*EXTRACT PROVIDED*:

..........

Thanks Riff but because Most oscar voters are not musicians (hence musically moronic- sorry but it's true) they won't no be able to discern variations on his themes from the first score and this new one, nor will they be able to grasp the sublime original themes as they relate to the previous established ones. Frankly oscars have generally become benchmarks more mediocrity anyhow so it's probably all for the best that Powell doesn't win one. Williams hasn't gotten one since Schindler's List and you can't tell me that in that past 20 years he hasn't penned a score that wasn't worthy of another statuette (War Horse, Memoirs of a Geisha). 

But I don't want to divert attention away from this wonderful score to an age old debate about Oscars...

Np- HTTYD2


----------



## JohnG (Jun 18, 2014)

Just listened to the first five cues. The recording alone deserves an Oscar.

While not ground-breaking as far as fancy techniques, the amazing variety and masterful application of all the skills -- melody, orchestration, colour -- really puts it at the top of the craft.


----------



## Guy Rowland (Jun 18, 2014)

This is getting really hard not to listen / buy before seeing the film. But it's the law, ya know?


----------



## JohnG (Jun 18, 2014)

dcoscina @ 13th June 2014 said:


> ...The writing for the choir is inspired and, to me, this plays more like a modern tone poem than a film score.
> 
> The orchestration is nothing short of amazing .... Lots of pointillism, ritardanos, and expressive moments that I think top the original score. The mixing is better to (Shawn Murphy engineered this time out). I'm certain the orchestra had a joy of a time playing this challenging and heartfelt score.

..........

*DATA SHOWN*:
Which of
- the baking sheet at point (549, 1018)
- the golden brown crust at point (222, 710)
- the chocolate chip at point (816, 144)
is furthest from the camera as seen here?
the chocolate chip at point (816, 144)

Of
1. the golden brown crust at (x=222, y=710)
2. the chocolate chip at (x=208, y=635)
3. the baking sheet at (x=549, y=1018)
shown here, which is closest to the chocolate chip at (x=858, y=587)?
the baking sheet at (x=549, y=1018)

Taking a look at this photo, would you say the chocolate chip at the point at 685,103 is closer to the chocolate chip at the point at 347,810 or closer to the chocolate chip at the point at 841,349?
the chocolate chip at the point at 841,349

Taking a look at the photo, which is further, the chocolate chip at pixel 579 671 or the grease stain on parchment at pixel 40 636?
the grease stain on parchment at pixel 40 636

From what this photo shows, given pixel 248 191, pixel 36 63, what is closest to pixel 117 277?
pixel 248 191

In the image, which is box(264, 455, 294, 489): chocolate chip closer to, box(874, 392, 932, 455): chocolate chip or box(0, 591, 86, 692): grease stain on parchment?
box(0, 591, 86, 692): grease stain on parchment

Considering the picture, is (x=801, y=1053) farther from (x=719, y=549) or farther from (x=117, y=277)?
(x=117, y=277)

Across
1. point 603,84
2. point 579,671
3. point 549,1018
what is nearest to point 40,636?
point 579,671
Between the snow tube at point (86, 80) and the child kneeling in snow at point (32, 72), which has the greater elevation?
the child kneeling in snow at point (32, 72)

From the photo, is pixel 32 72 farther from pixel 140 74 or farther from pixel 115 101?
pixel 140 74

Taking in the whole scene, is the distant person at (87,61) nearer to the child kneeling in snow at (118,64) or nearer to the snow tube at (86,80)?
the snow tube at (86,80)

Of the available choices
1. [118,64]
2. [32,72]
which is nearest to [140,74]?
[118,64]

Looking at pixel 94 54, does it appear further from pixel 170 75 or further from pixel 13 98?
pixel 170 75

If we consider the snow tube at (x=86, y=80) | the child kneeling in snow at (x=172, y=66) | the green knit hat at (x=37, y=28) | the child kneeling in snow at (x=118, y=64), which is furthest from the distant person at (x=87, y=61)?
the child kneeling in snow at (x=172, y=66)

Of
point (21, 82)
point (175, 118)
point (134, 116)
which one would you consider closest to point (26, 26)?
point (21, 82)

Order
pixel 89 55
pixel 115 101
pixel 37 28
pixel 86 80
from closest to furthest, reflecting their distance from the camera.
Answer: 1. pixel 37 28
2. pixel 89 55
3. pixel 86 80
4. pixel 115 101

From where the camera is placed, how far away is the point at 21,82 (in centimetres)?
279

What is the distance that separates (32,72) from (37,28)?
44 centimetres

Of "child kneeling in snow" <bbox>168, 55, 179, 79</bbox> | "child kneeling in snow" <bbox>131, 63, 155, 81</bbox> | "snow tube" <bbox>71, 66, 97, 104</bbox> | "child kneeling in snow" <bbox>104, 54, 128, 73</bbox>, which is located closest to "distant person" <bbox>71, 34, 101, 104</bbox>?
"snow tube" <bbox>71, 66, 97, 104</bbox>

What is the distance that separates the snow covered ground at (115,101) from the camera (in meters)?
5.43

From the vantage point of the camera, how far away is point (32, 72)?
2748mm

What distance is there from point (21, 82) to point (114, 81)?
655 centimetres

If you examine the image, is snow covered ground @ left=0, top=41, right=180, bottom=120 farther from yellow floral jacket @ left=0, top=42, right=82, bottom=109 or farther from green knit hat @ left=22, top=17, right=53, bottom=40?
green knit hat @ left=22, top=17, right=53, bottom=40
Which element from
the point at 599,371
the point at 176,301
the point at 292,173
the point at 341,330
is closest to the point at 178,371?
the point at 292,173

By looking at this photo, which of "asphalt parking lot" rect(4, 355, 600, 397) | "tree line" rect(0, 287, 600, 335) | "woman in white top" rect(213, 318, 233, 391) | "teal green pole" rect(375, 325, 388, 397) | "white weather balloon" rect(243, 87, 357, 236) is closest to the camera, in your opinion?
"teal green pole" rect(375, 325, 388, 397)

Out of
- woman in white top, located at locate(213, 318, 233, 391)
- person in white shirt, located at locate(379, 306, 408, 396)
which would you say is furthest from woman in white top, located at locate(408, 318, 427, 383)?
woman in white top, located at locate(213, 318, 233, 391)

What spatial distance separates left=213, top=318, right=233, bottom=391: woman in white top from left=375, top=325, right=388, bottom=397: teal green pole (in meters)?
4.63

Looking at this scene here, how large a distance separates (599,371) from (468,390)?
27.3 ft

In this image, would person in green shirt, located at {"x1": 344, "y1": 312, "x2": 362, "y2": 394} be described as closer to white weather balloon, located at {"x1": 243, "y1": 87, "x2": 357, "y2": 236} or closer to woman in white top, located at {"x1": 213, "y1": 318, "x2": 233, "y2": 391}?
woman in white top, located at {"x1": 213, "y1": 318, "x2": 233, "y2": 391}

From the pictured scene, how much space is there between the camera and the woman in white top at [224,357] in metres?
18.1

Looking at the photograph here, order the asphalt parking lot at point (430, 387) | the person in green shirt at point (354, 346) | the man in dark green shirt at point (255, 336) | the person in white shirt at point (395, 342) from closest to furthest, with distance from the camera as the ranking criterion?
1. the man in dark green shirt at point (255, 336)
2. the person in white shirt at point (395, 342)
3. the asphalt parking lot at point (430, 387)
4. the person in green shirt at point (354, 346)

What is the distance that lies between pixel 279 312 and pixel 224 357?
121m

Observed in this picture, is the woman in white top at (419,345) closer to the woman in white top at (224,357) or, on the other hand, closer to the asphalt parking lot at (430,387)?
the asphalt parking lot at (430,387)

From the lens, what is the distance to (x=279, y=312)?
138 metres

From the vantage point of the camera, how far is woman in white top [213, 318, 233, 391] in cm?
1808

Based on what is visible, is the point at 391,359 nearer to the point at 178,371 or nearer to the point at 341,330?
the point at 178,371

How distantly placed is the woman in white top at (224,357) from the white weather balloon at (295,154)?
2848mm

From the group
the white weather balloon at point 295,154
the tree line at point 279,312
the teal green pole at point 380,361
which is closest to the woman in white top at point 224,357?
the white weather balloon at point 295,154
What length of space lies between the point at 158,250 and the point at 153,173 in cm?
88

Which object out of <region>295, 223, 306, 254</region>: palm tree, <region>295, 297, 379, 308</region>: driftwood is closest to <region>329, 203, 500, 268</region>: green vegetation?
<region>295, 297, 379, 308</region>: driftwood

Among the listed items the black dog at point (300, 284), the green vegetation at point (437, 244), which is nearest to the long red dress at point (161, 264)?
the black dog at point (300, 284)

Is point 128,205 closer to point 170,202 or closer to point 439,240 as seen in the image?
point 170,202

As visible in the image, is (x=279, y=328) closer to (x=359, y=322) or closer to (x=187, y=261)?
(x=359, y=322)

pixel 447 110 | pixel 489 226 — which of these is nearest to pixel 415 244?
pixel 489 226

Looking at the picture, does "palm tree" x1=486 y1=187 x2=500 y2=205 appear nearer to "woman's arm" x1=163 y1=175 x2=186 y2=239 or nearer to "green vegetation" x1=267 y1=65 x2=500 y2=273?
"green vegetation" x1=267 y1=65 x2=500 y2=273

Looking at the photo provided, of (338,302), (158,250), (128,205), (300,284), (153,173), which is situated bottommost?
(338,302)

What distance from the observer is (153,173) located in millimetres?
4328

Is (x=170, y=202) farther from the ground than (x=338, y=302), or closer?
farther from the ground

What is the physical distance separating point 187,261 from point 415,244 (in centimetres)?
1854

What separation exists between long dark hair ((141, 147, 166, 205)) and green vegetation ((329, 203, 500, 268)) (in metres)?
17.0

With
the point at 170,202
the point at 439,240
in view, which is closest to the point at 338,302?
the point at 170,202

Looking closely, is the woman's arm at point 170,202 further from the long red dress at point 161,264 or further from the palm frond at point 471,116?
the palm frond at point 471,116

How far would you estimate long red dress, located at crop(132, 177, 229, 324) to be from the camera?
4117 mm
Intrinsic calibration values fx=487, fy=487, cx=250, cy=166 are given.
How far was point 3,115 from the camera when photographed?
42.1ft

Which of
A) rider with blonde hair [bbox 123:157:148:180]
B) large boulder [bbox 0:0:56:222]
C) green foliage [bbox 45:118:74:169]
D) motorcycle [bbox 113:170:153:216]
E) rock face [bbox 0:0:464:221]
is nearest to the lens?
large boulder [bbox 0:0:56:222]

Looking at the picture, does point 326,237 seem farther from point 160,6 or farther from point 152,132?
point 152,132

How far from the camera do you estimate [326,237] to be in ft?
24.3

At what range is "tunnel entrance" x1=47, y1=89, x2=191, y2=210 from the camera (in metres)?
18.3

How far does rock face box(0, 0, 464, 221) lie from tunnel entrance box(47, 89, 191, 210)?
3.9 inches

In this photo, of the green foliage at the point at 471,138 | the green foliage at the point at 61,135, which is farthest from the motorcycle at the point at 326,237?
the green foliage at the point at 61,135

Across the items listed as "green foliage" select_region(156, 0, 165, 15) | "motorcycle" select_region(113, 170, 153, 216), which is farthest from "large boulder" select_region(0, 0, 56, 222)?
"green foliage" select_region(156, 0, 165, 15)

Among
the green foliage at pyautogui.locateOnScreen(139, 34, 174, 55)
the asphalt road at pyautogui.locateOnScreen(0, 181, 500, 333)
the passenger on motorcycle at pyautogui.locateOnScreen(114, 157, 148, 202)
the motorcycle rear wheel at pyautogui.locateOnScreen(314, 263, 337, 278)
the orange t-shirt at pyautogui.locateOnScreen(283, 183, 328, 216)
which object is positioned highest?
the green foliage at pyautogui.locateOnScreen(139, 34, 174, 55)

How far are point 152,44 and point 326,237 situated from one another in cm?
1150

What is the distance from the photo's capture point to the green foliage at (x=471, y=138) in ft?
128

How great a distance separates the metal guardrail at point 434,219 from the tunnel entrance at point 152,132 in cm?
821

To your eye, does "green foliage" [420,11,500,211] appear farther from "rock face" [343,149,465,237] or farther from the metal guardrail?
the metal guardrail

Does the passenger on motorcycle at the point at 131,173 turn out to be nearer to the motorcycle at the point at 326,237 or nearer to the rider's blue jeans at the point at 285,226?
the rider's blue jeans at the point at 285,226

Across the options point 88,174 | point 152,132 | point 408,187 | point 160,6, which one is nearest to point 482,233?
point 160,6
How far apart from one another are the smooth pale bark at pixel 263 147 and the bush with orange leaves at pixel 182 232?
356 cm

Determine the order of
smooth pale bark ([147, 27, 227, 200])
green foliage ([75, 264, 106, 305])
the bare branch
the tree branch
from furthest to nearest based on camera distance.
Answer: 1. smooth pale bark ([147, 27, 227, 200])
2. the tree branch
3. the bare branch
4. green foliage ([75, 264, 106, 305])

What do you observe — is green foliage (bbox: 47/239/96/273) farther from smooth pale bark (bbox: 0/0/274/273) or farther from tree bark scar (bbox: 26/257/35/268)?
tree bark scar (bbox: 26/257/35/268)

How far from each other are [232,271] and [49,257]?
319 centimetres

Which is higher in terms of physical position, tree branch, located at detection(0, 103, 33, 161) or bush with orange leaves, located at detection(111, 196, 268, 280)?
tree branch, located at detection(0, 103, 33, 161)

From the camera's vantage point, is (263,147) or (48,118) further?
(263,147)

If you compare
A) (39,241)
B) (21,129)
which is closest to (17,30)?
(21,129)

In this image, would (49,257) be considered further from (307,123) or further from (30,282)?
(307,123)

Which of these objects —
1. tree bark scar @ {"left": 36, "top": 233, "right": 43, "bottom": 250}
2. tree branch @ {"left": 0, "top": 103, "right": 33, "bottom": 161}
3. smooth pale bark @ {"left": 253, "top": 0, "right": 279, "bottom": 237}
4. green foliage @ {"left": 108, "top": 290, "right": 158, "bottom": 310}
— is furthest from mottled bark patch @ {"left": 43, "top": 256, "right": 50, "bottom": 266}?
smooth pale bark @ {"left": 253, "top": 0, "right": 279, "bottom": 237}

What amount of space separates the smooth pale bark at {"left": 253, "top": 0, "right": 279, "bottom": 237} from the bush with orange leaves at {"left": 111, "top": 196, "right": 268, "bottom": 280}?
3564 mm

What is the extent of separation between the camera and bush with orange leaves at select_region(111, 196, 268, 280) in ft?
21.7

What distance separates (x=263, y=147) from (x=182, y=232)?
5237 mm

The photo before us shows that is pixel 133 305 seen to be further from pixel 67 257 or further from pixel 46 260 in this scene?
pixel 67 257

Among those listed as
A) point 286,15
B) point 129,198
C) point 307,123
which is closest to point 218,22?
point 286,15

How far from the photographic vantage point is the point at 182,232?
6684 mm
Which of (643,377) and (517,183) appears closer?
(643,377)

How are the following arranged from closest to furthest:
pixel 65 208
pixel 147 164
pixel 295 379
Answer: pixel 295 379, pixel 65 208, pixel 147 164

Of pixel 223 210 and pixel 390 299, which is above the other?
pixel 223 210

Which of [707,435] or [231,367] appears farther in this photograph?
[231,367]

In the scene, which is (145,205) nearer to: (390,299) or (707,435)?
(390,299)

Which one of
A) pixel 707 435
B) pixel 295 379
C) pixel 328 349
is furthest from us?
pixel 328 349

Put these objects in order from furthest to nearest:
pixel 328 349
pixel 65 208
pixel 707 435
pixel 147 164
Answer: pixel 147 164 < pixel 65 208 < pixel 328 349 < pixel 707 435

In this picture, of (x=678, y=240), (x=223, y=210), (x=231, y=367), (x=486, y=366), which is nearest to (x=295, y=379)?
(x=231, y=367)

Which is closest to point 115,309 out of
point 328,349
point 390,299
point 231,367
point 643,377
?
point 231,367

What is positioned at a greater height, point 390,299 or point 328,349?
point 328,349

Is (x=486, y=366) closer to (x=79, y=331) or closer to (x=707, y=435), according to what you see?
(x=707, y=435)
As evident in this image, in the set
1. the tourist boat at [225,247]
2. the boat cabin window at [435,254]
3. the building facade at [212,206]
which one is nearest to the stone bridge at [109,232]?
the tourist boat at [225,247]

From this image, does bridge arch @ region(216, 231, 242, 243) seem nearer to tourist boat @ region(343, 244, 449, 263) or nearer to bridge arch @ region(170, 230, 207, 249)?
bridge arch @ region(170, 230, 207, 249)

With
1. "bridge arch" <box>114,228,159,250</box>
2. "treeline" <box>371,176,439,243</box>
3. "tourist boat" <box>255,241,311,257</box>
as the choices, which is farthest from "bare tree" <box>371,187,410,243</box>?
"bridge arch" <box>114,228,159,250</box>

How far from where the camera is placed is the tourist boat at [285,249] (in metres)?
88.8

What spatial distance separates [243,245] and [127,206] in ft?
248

..........

*WHAT YOU WILL DO*:
Resume the forum thread about Powell's HTTYD2 score from the point where it stops.

*WRITTEN REPLY*:
> 
> Powell, for me, is probably the closest thing this generation has to a John Williams- he's got solid thematic development skills combined with some terrific harmonic sensibilities but also grasps the modern music landscape as well. He's a terrific composer and I'm glad that his leave of absence resulted in him finding even more resources in his wheel house to share with the world. ...



+1

Amazing writing, amazing sound.


----------



## antoniopandrade (Jun 18, 2014)

Interesting to note is that Shawn Murphy was not only the mixing engineer for music, he's also the dub mixing engineer for the entire movie.


----------



## Jetzer (Jun 21, 2014)

Haven't seen the movie yet, but listened to the score a couple of times. It's really great!

The part 1:45 - 3:08 in the track Hiccup the Chief/ Drago's Coming is my personal favorite 8) Best epic fantasy action music since the long battle sequence in Pirates 3.


----------



## dcoscina (Jun 21, 2014)

I don't remember which track it is but Powell does a wonderful Goldsmith styled variation of the Drago theme using imitative counterpoint in the brass. When I first heard that I said "shit yeah, Jerry would have totally done this!"

This score continues to amaze with every listening. For me, Powell is the best high profile composer out there. Note this is my own personal opinion.

He embodies compositional traits of the masters of film scoring but has a solid handle on technology too. And he seems to be a very deliberate composer. As was the case with the original HTTYD one can hear a distinct architecture to this score. Nothing is arbitrary which is a reflection of someone with solid formal chops. Knowing and understanding large forms can only aid a composer for film where it's so crucial for the music to develop with it's accompanying narrative.


----------



## JohnG (Jun 21, 2014)

dcoscina @ 21st June 2014 said:


> Nothing is arbitrary which is a reflection of someone with solid formal chops. Knowing and understanding large forms can only aid a composer for film where it's so crucial for the music to develop with it's accompanying narrative.



This is a very interesting observation. I can't pretend I've listened with enough care to notice this myself, but taking your word for it, it's all the more impressive, given his background and also the sad fact that most film execs seem to have forgotten this entire concept. 

Many films, even (maybe, "especially") some of the most expensive, seem collages of one set piece after another, rather than a thought-out, integrated story with a clearly considered arc.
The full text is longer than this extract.